Annotate

Annotates profiles with metadata information

pycytominer.annotate.annotate(profiles: str | DataFrame, platemap: str | DataFrame, join_on: str | list[str] = ['Metadata_well_position', 'Metadata_Well'], output_file: str | None = None, output_type: Literal['csv', 'parquet', 'anndata_h5ad', 'anndata_zarr'] | None = 'csv', add_metadata_id_to_platemap: bool = True, format_broad_cmap: bool = False, clean_cellprofiler: bool = True, external_metadata: str | DataFrame | None = None, external_join_on: str | list[str] | None = None, compression_options: str | dict[str, str] | None = None, float_format: str | None = None, cmap_args: dict[str, str] | None = None, **kwargs) DataFrame | str

Add metadata to aggregated profiles.

Parameters:
  • profiles (pd.DataFrame or file) – DataFrame or file path of profiles.

  • platemap (pd.DataFrame or file) – Dataframe or file path of platemap metadata.

  • join_on (list or str, default: ["Metadata_well_position", "Metadata_Well"]) – Which variables to merge profiles and plate. The first element indicates variable(s) in platemap and the second element indicates variable(s) in profiles to merge using. Note the setting of add_metadata_id_to_platemap

  • output_file (str, optional) – If not specified, will return the annotated profiles. We recommend that this output file be suffixed with “_augmented.csv”.

  • output_type (str, optional) – If provided, will write annotated profiles as a specified file type (either CSV or parquet). If not specified and output_file is provided, then the file will be outputed as CSV as default.

  • add_metadata_id_to_platemap (bool, default True) – Whether the plate map variables possibly need “Metadata” pre-pended

  • format_broad_cmap (bool, default False) – Whether we need to add columns to make compatible with Broad CMAP naming conventions.

  • clean_cellprofiler (bool, default True) – Clean specific CellProfiler feature names by dropping Image_ prefix. Default is true as the most common use case is annotating CellProfiler profiles, but this can be set to False if you are not using CellProfiler.

  • external_metadata (pd.DataFrame or file, optional) – DataFrame or file with additional metadata information. Most common use case is a QC.parquet file with QC flags for each profile that comes from coSMicQC.

  • external_join_on (str or list, optional) – Merge column(s) shared by the annotated profiles and external metadata.

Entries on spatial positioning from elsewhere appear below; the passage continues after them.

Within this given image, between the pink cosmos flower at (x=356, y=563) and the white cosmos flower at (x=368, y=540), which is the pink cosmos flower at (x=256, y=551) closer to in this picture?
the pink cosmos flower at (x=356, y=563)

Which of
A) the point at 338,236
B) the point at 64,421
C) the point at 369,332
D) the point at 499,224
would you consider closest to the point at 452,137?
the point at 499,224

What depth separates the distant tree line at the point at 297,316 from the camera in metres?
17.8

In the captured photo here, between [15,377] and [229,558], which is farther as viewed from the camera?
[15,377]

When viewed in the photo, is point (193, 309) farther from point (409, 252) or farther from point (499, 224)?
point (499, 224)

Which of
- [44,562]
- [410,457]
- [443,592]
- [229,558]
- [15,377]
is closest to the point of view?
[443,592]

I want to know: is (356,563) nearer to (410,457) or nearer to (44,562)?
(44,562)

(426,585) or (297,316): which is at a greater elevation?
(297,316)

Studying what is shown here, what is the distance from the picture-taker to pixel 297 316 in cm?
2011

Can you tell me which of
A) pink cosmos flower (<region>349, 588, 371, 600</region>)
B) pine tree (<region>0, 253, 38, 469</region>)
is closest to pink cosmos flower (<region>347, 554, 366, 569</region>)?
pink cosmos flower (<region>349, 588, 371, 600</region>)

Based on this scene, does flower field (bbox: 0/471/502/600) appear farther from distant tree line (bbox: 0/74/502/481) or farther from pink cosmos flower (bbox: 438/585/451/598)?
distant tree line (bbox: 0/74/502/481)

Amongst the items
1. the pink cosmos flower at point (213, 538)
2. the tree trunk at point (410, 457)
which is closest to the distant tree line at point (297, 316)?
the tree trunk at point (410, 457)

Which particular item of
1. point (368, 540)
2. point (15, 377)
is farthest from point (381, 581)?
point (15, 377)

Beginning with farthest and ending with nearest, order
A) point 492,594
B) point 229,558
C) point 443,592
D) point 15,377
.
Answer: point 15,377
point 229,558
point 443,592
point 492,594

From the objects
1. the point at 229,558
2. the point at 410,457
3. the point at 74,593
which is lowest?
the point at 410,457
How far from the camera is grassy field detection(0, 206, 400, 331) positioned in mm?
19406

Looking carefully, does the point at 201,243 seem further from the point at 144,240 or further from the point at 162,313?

When provided, these keys are used on both sides of the external merge.

  • compression_options (str or dict, optional) – Contains compression options as input to pd.DataFrame.to_csv(compression=compression_options). pandas version >= 1.2.

  • float_format (str, optional) – Decimal precision to use in writing output file as input to pd.DataFrame.to_csv(float_format=float_format). For example, use “%.3g” for 3 decimal precision.

  • cmap_args (dict, default None) – Potential keyword arguments for annotate_cmap(). See cyto_utils/annotate_custom.py for more details.

Returns:

pd.DataFrame:

DataFrame of annotated features. If output_file=None, then return the DataFrame. If you specify output_file, then write to file and do not return data.

str:

If output_file is provided, then the function returns the path to the

Return type:

str or pd.DataFrame